-- TEXTE RETENU --
____
Efficaces pendant la pandémie, les réunions virtuelles sont aujourd’hui un outil indispensable du télétravail. Mais les enchaîner épuise les travailleurs, en créant une fatigue cognitive débilitante. Comment éviter la surcharge ?

« Je n’ai pas le temps de me faire un café, ni même d’aller faire pipi ! »

Isabelle*, 32 ans, travaille dans le milieu universitaire à Montréal. En télétravail, elle enfile les réunions sur Zoom au point de n’avoir aucun temps mort.

« Ça fera bientôt quatre ans qu’on fait des réunions virtuelles, souligne-t-elle, et on dirait que ça ne cesse de s’accentuer. On est dans un mouvement pour être toujours plus disponible et plus productif. »

Lasse de n’avoir aucune pause pour avancer ses tâches professionnelles, elle utilise une stratégie à l’insu de ses supérieurs : elle bloque des plages horaires dans son agenda Outlook pour avancer ses dossiers.

« Je l’ai dit à certains de mes collègues et ils font la même chose », avoue-t-elle.

Valérie*, une gestionnaire de comptes dans la trentaine, estime qu’elle participe à environ 25 réunions virtuelles chaque semaine.

« La charge mentale de ces meetings est immense, confie celle qui est en télétravail à 100 %. Tu souris toujours, tu regardes ton propre visage à l’écran, tu dois rester concentrée sur le contenu… Je me demande souvent s’il est bien nécessaire que je sois là ! »
____
-- LIGNES --
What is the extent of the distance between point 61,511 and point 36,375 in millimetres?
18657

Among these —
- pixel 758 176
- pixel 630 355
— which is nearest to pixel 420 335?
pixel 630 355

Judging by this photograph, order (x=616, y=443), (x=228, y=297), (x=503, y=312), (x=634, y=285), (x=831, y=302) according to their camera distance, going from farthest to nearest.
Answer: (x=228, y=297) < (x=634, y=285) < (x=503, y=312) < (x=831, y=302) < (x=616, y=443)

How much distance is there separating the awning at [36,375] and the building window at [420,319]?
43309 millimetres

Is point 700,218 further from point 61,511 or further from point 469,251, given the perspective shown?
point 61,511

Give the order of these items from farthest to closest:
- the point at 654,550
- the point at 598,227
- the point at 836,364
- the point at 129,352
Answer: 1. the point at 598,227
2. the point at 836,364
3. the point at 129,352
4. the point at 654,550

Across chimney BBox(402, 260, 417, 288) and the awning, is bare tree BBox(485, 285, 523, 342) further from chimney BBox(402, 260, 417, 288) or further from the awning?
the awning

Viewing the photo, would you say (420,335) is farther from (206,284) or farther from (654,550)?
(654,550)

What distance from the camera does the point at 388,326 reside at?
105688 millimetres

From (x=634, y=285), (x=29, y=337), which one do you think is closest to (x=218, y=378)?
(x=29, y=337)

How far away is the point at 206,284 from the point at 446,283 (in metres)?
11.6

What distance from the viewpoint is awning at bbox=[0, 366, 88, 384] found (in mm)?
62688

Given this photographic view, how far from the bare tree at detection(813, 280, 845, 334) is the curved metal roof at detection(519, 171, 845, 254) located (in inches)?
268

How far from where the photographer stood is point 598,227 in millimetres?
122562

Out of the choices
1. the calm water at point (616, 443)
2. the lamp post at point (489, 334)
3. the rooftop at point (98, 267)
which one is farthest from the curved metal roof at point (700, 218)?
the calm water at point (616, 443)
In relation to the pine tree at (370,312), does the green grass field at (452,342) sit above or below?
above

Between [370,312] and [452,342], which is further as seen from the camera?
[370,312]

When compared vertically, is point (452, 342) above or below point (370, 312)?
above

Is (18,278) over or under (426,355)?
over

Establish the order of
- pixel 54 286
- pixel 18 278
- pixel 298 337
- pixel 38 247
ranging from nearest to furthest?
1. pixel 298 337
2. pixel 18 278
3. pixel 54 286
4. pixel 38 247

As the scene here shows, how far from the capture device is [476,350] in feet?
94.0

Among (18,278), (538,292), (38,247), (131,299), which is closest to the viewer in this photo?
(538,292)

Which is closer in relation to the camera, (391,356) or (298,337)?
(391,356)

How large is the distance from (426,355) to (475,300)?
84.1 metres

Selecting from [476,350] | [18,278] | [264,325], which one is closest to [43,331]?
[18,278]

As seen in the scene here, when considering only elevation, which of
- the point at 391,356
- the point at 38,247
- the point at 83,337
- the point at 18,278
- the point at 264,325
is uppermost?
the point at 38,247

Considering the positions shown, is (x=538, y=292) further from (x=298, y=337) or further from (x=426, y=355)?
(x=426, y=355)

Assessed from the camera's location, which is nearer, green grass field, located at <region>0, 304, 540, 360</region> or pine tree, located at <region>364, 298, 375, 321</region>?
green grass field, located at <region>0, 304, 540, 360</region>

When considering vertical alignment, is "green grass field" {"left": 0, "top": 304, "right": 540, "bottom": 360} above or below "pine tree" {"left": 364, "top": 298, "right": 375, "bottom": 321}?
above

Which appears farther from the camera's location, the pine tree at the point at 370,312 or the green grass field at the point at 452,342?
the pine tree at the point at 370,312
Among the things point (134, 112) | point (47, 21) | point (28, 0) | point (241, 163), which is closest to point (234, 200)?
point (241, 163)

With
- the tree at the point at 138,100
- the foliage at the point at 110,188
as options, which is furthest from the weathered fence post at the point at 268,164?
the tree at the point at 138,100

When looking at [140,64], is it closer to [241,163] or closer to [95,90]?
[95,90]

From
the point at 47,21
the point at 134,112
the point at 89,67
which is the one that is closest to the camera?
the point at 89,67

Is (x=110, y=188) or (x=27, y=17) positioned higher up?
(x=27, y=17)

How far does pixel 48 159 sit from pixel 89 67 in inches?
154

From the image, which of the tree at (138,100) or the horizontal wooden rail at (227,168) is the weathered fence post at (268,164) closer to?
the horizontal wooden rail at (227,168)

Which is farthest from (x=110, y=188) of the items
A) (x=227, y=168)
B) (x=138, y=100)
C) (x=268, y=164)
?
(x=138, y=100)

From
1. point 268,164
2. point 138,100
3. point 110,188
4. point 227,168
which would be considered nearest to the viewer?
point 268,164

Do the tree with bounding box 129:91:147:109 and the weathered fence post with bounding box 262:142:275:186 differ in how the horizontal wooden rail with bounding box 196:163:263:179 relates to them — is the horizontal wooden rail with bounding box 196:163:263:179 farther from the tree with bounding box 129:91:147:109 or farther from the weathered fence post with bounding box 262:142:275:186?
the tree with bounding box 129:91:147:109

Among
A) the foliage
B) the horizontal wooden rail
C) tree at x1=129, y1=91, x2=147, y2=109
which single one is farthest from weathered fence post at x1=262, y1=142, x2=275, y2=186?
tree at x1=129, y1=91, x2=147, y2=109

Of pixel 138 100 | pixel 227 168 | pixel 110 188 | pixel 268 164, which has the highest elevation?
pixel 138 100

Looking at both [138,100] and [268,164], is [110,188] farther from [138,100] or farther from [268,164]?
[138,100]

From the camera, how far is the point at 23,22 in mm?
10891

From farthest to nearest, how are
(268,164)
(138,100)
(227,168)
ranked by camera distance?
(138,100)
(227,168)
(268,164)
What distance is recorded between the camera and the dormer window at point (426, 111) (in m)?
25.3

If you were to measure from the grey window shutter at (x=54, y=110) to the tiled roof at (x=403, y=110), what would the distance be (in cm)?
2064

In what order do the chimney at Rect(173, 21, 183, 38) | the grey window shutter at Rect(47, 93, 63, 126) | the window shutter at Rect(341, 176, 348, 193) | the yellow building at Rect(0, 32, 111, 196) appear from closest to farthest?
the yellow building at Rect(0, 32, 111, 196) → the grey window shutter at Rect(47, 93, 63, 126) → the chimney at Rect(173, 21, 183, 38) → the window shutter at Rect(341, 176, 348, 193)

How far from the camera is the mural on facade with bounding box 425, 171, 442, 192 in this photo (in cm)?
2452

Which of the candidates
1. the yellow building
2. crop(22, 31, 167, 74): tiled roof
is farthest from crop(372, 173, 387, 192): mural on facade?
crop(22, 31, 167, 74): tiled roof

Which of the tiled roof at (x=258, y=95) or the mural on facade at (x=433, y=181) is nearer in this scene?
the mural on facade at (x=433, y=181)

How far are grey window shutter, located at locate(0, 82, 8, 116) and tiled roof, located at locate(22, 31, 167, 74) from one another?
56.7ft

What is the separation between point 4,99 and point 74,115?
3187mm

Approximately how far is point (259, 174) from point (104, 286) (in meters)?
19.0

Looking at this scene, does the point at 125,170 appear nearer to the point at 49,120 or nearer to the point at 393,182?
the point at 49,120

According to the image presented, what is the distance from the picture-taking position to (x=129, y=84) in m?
____
-- CONSIGNE 1 --
D’après le texte sur les réunions virtuelles, à combien de réunions virtuelles par semaine Valérie estime-t-elle participer ?
-- CONSIGNE 2 --
Modifiez le passage du texte sur les réunions virtuelles qui va de « Lasse de n’avoir » jusqu’à « virtuelles chaque semaine. » en y remplaçant « Outlook » par « Google ».
Les enregistrements proviennent d’une autre source.

-- RÉPONSE COMPLÈTE 1 --
Elle estime participer à environ 25 réunions virtuelles chaque semaine.

-- RÉPONSE COMPLÈTE 2 --
Lasse de n’avoir aucune pause pour avancer ses tâches professionnelles, elle utilise une stratégie à l’insu de ses supérieurs : elle bloque des plages horaires dans son agenda Google pour avancer ses dossiers.

« Je l’ai dit à certains de mes collègues et ils font la même chose », avoue-t-elle.

Valérie*, une gestionnaire de comptes dans la trentaine, estime qu’elle participe à environ 25 réunions virtuelles chaque semaine.